So, you can understand my reluctance when my then-fiance’s mother offered me my first slice of Christmas fruitcake, my initial reaction was along the lines of oh-no-thank-you-I-couldn’t-possibly-eat-another-thing-no-really-I’m-stuffed (so much more polite than running screaming from the house).  But, then, I saw the man who is now my mister walking away with a slice of gorgeous, rich, dark, glistening cake that smelled faintly of molasses and heavily of booze … and, yes … I succumbed.

And, ohmygod, am I glad I did.  And, the fun thing about English Christmas cake is that you make it about 3-4 weeks before Christmas – and then feed it regularly with booze until it’s time to decorate it.  Doesn’t that sound like the epitome of a decadent mid-winter treat???!!!  Traditionally, you use brandy, but I’m making mine with rum this year.  More about the decoration at the end.

Christmas Cake

  • 1/2 lb + 2 Tbsp butter, softened
  • 1/2 cup light brown sugar, packed
  • 1/2 cup dark brown sugar, packed
  • 3 eggs
  • About 1 1/2 lb mixture of dried figs, prunes, glace cherries, apricots, chopped
  • 3/4 cup ground almonds
  • 1/4 lb chopped pecans or hazelnuts
  • 3/4 lb mixture of golden raisins, dried cranberries, dried currants
  • 3 Tbsp brandy or rum
  • zest and juice of 1 orange
  • zest of 1 lemon
  • 1/2 tsp baking powder
  • 1 1/2 cup all purpose flour

Preheat the oven to 315 F.  I used an 8″ square cake pan, but you can use an 8″ round spring-form pan, if you like.  Just be sure to line it well with parchment paper, with the paper coming up the sides a couple of inches.  If you have one, you want to use a standing mixer for this recipe – your shoulders will thank you.

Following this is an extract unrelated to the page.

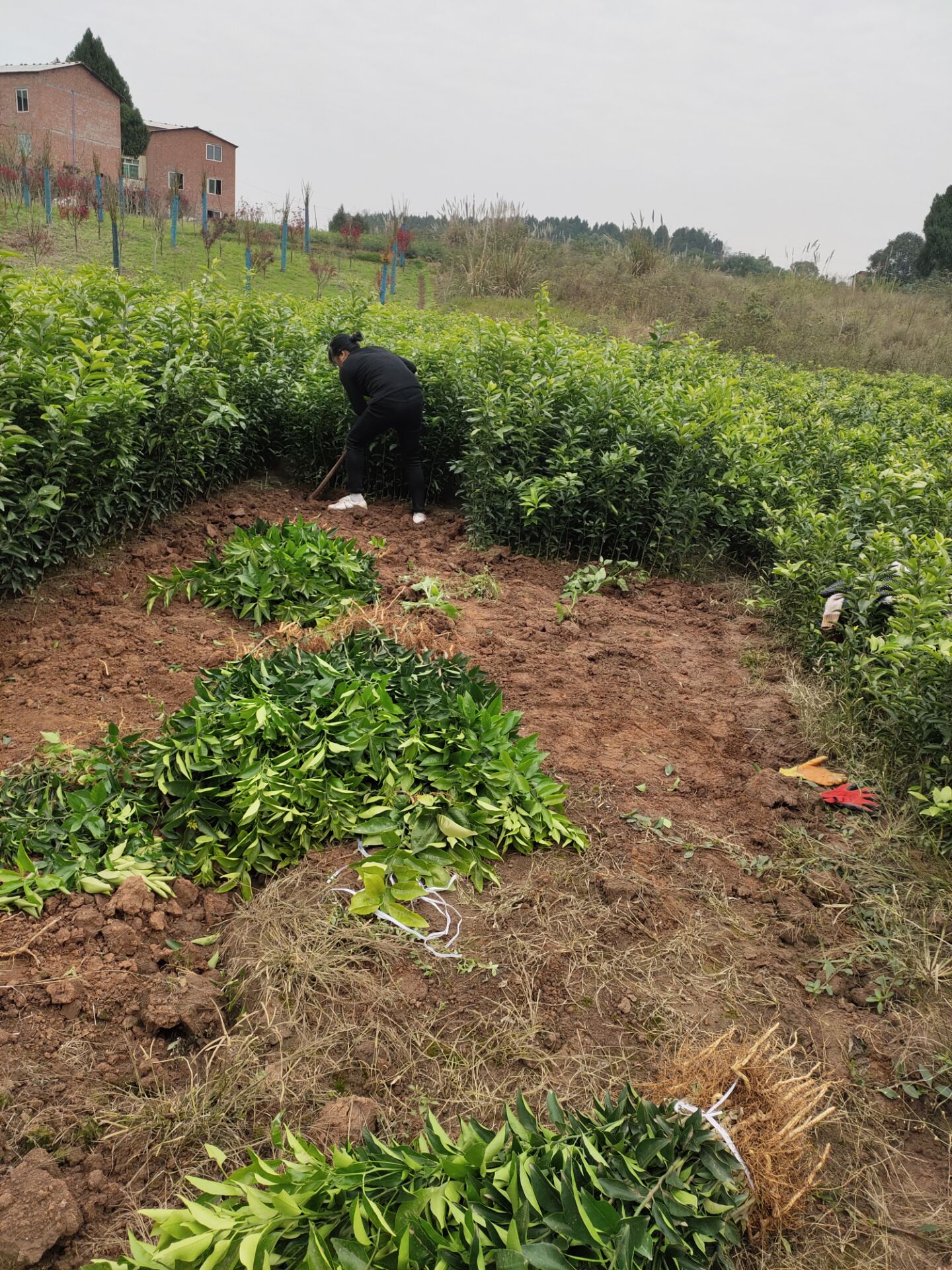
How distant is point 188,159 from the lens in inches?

Beat the butter and sugars until fluffy, then add eggs one at a time.  Be sure to scrape down the sides to make sure everything is mixing well.  Pour in the chopped dried fruit and mix to incorporate.  Add the ground almonds and nuts and incorporate.  Then add the raisin mixture, booze, orange juice and zests and mix well.  Remove from the standing mixer.  Sift the flour with the baking powder, then fold into the cake mixture.  Pour into the prepared cake pan and bake 1 hour at 315 F before lowering it to 300 F for another 90 minutes.  Test – you may have a couple of crumbs stick, but you shouldn’t have any batter sticking to your tester.  Let cool overnight, then give it its first feed the next day – prick the cake all over with a toothpick or bamboo skewer, then drizzle with the same booze you used in the batter.  Do this once a week until Christmas.

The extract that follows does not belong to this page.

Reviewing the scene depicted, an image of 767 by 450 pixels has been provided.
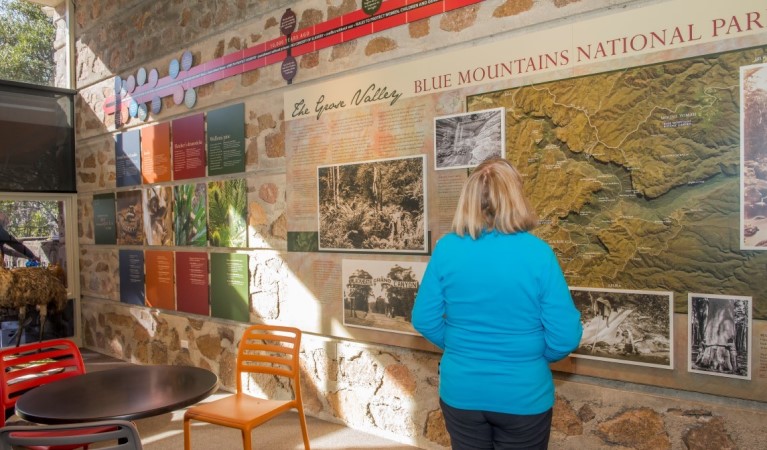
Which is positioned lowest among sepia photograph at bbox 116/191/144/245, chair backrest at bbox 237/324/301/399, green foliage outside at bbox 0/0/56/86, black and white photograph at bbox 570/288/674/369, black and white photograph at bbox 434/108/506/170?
chair backrest at bbox 237/324/301/399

Even without the booze and decorations, doesn't it look yummy?

So … the decorations – you need some apricot jam, marzipan and fondant icing – I’ll give you a recipe for marzipan Christmas week, when it’s time to decorate, but most grocery stores and bakeries sell it, too.  The same with fondant icing.

Turn your cake upside down onto your serving plate so that you’re working with the smooth sides of the cake.  Heat your jam over medium heat until it loosens and is liquid, then brush it on the cake.  Roll the marzipan out to about a 1/8″ thickness and cover the cake completely.  Then, do the same with the fondant icing, making sure it’s completely smooth – like a blanket of snow.  After that, go wild decorating your cake!  Store the finished product in a cool, dry place.